Jealousy in kids
While jealousy is a complex emotion that adults experience frequently, jealousy in kids is often as simple as it gets. At that tender age, they are still grasping the world around them. Building relationships with people they can call their own, understanding ownership and belonging. Any situations that seem to threaten either of these is most likely to lead to jealousy.
Here are some things to keep in mind when your older child is jealous of younger siblings
- Give equal responsibilities to your kids when it comes to helping at home. This will make them feel equally valued.
- Avoid comparisons at all costs. Trying to motivate one child through the other child’s achievements is always going to lead to jealousy. Celebrating all achievements equally, whether big or small is crucial.
- Make time for them individually. Personalized attention is important when it comes to jealous child behavior.

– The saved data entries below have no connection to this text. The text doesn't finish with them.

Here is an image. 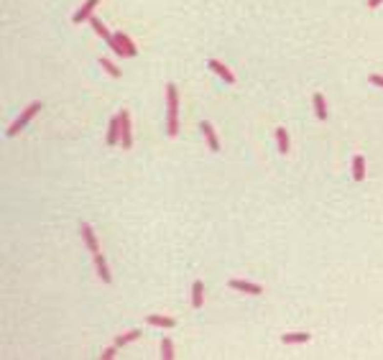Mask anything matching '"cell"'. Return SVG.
Listing matches in <instances>:
<instances>
[{
	"label": "cell",
	"instance_id": "6da1fadb",
	"mask_svg": "<svg viewBox=\"0 0 383 360\" xmlns=\"http://www.w3.org/2000/svg\"><path fill=\"white\" fill-rule=\"evenodd\" d=\"M166 103H169V123H166V130L169 136H176L179 130V123H176V115H179V95H176V85H166Z\"/></svg>",
	"mask_w": 383,
	"mask_h": 360
},
{
	"label": "cell",
	"instance_id": "7a4b0ae2",
	"mask_svg": "<svg viewBox=\"0 0 383 360\" xmlns=\"http://www.w3.org/2000/svg\"><path fill=\"white\" fill-rule=\"evenodd\" d=\"M39 110H41V103H31V105H28V107L23 110V115H21V118H18V120L13 123V126L8 128V136H16L18 130H23V128H26V123H31V118L36 115Z\"/></svg>",
	"mask_w": 383,
	"mask_h": 360
},
{
	"label": "cell",
	"instance_id": "3957f363",
	"mask_svg": "<svg viewBox=\"0 0 383 360\" xmlns=\"http://www.w3.org/2000/svg\"><path fill=\"white\" fill-rule=\"evenodd\" d=\"M120 146L123 148H130L133 146V130H130V115L126 110L120 112Z\"/></svg>",
	"mask_w": 383,
	"mask_h": 360
},
{
	"label": "cell",
	"instance_id": "277c9868",
	"mask_svg": "<svg viewBox=\"0 0 383 360\" xmlns=\"http://www.w3.org/2000/svg\"><path fill=\"white\" fill-rule=\"evenodd\" d=\"M210 69L215 72V74H220V77H222V80L228 82V85H235V74H233V72H230V69H228V66H225L222 62H217V59H210Z\"/></svg>",
	"mask_w": 383,
	"mask_h": 360
},
{
	"label": "cell",
	"instance_id": "5b68a950",
	"mask_svg": "<svg viewBox=\"0 0 383 360\" xmlns=\"http://www.w3.org/2000/svg\"><path fill=\"white\" fill-rule=\"evenodd\" d=\"M100 3V0H87V3L77 10V13L72 16V21L74 23H82V21H87V18H92V10H95V5Z\"/></svg>",
	"mask_w": 383,
	"mask_h": 360
},
{
	"label": "cell",
	"instance_id": "8992f818",
	"mask_svg": "<svg viewBox=\"0 0 383 360\" xmlns=\"http://www.w3.org/2000/svg\"><path fill=\"white\" fill-rule=\"evenodd\" d=\"M80 230H82V238H85V243H87V248H89V253H92V255H97V253H100V248H97V240H95V230L89 228L87 222L82 225Z\"/></svg>",
	"mask_w": 383,
	"mask_h": 360
},
{
	"label": "cell",
	"instance_id": "52a82bcc",
	"mask_svg": "<svg viewBox=\"0 0 383 360\" xmlns=\"http://www.w3.org/2000/svg\"><path fill=\"white\" fill-rule=\"evenodd\" d=\"M202 133H205V138H207V143H210V151H220V143H217V136H215V128H212V123H207V120H202Z\"/></svg>",
	"mask_w": 383,
	"mask_h": 360
},
{
	"label": "cell",
	"instance_id": "ba28073f",
	"mask_svg": "<svg viewBox=\"0 0 383 360\" xmlns=\"http://www.w3.org/2000/svg\"><path fill=\"white\" fill-rule=\"evenodd\" d=\"M120 141V115L110 120V130H107V146H118Z\"/></svg>",
	"mask_w": 383,
	"mask_h": 360
},
{
	"label": "cell",
	"instance_id": "9c48e42d",
	"mask_svg": "<svg viewBox=\"0 0 383 360\" xmlns=\"http://www.w3.org/2000/svg\"><path fill=\"white\" fill-rule=\"evenodd\" d=\"M230 286L238 289V291H245V294H263L261 286H258V284H248V281H230Z\"/></svg>",
	"mask_w": 383,
	"mask_h": 360
},
{
	"label": "cell",
	"instance_id": "30bf717a",
	"mask_svg": "<svg viewBox=\"0 0 383 360\" xmlns=\"http://www.w3.org/2000/svg\"><path fill=\"white\" fill-rule=\"evenodd\" d=\"M149 324H153V327H166V330H171V327H176V319H174V317H159V314H151V317H149Z\"/></svg>",
	"mask_w": 383,
	"mask_h": 360
},
{
	"label": "cell",
	"instance_id": "8fae6325",
	"mask_svg": "<svg viewBox=\"0 0 383 360\" xmlns=\"http://www.w3.org/2000/svg\"><path fill=\"white\" fill-rule=\"evenodd\" d=\"M202 299H205V286H202V281H194V286H192V307L199 309Z\"/></svg>",
	"mask_w": 383,
	"mask_h": 360
},
{
	"label": "cell",
	"instance_id": "7c38bea8",
	"mask_svg": "<svg viewBox=\"0 0 383 360\" xmlns=\"http://www.w3.org/2000/svg\"><path fill=\"white\" fill-rule=\"evenodd\" d=\"M95 266H97V274H100V278H103L105 284H110V281H112V276H110V271H107V263H105V258L100 255V253L95 255Z\"/></svg>",
	"mask_w": 383,
	"mask_h": 360
},
{
	"label": "cell",
	"instance_id": "4fadbf2b",
	"mask_svg": "<svg viewBox=\"0 0 383 360\" xmlns=\"http://www.w3.org/2000/svg\"><path fill=\"white\" fill-rule=\"evenodd\" d=\"M353 176H355V182H363V176H365V161L360 153L353 159Z\"/></svg>",
	"mask_w": 383,
	"mask_h": 360
},
{
	"label": "cell",
	"instance_id": "5bb4252c",
	"mask_svg": "<svg viewBox=\"0 0 383 360\" xmlns=\"http://www.w3.org/2000/svg\"><path fill=\"white\" fill-rule=\"evenodd\" d=\"M309 332H294V335H284L281 340H284V345H299V342H309Z\"/></svg>",
	"mask_w": 383,
	"mask_h": 360
},
{
	"label": "cell",
	"instance_id": "9a60e30c",
	"mask_svg": "<svg viewBox=\"0 0 383 360\" xmlns=\"http://www.w3.org/2000/svg\"><path fill=\"white\" fill-rule=\"evenodd\" d=\"M115 39L120 41V46L126 49V54H128V56H136V54H138V49H136V43H133V41H130V39L126 36V33H118Z\"/></svg>",
	"mask_w": 383,
	"mask_h": 360
},
{
	"label": "cell",
	"instance_id": "2e32d148",
	"mask_svg": "<svg viewBox=\"0 0 383 360\" xmlns=\"http://www.w3.org/2000/svg\"><path fill=\"white\" fill-rule=\"evenodd\" d=\"M314 110H317V118H319V120H324V118H327V107H324V97H322L319 92L314 95Z\"/></svg>",
	"mask_w": 383,
	"mask_h": 360
},
{
	"label": "cell",
	"instance_id": "e0dca14e",
	"mask_svg": "<svg viewBox=\"0 0 383 360\" xmlns=\"http://www.w3.org/2000/svg\"><path fill=\"white\" fill-rule=\"evenodd\" d=\"M276 141H278V151L286 153L289 151V136H286L284 128H276Z\"/></svg>",
	"mask_w": 383,
	"mask_h": 360
},
{
	"label": "cell",
	"instance_id": "ac0fdd59",
	"mask_svg": "<svg viewBox=\"0 0 383 360\" xmlns=\"http://www.w3.org/2000/svg\"><path fill=\"white\" fill-rule=\"evenodd\" d=\"M138 337H141V330H130V332H126L123 337H118L115 345H118V347H123V345H128V342H133V340H138Z\"/></svg>",
	"mask_w": 383,
	"mask_h": 360
},
{
	"label": "cell",
	"instance_id": "d6986e66",
	"mask_svg": "<svg viewBox=\"0 0 383 360\" xmlns=\"http://www.w3.org/2000/svg\"><path fill=\"white\" fill-rule=\"evenodd\" d=\"M161 355H164L166 360L174 358V345H171V340H169V337H164V340H161Z\"/></svg>",
	"mask_w": 383,
	"mask_h": 360
},
{
	"label": "cell",
	"instance_id": "ffe728a7",
	"mask_svg": "<svg viewBox=\"0 0 383 360\" xmlns=\"http://www.w3.org/2000/svg\"><path fill=\"white\" fill-rule=\"evenodd\" d=\"M100 66H105V72H107V74H112V77H120V69H118V66L112 64L110 59H100Z\"/></svg>",
	"mask_w": 383,
	"mask_h": 360
},
{
	"label": "cell",
	"instance_id": "44dd1931",
	"mask_svg": "<svg viewBox=\"0 0 383 360\" xmlns=\"http://www.w3.org/2000/svg\"><path fill=\"white\" fill-rule=\"evenodd\" d=\"M118 347V345H115ZM115 347H107V350L103 353V358H115Z\"/></svg>",
	"mask_w": 383,
	"mask_h": 360
},
{
	"label": "cell",
	"instance_id": "7402d4cb",
	"mask_svg": "<svg viewBox=\"0 0 383 360\" xmlns=\"http://www.w3.org/2000/svg\"><path fill=\"white\" fill-rule=\"evenodd\" d=\"M370 82H373V85H378V87H383V77L373 74V77H370Z\"/></svg>",
	"mask_w": 383,
	"mask_h": 360
},
{
	"label": "cell",
	"instance_id": "603a6c76",
	"mask_svg": "<svg viewBox=\"0 0 383 360\" xmlns=\"http://www.w3.org/2000/svg\"><path fill=\"white\" fill-rule=\"evenodd\" d=\"M383 3V0H368V8H378Z\"/></svg>",
	"mask_w": 383,
	"mask_h": 360
}]
</instances>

Even a single child can experience jealousy. Here’s how you can help them cope.
- Acknowledge their feelings. Talking your child out of jealousy is likely to not work. Accepting their feelings and helping them express themselves is always more beneficial.
- Help your child understand that them being bad at something does not mean they will never be good at it.
- Highlight and celebrate strengths. Keeping your child’s focus on what his or her strengths are will help them focus less on what they struggle with and reduce their desire to want that more.
- Help your child understand the value of money. Kids are often jealous of their friend’s possessions. Helping them understand how much things cost and encouraging them to earn those items instead of receiving them as gifts will positively channel their feelings.
- Set examples that show the importance of values and quality time over materialism. When your child starts to associate physical objects with emotions, their desire for what those items stand for will overpower the desire for the items themselves.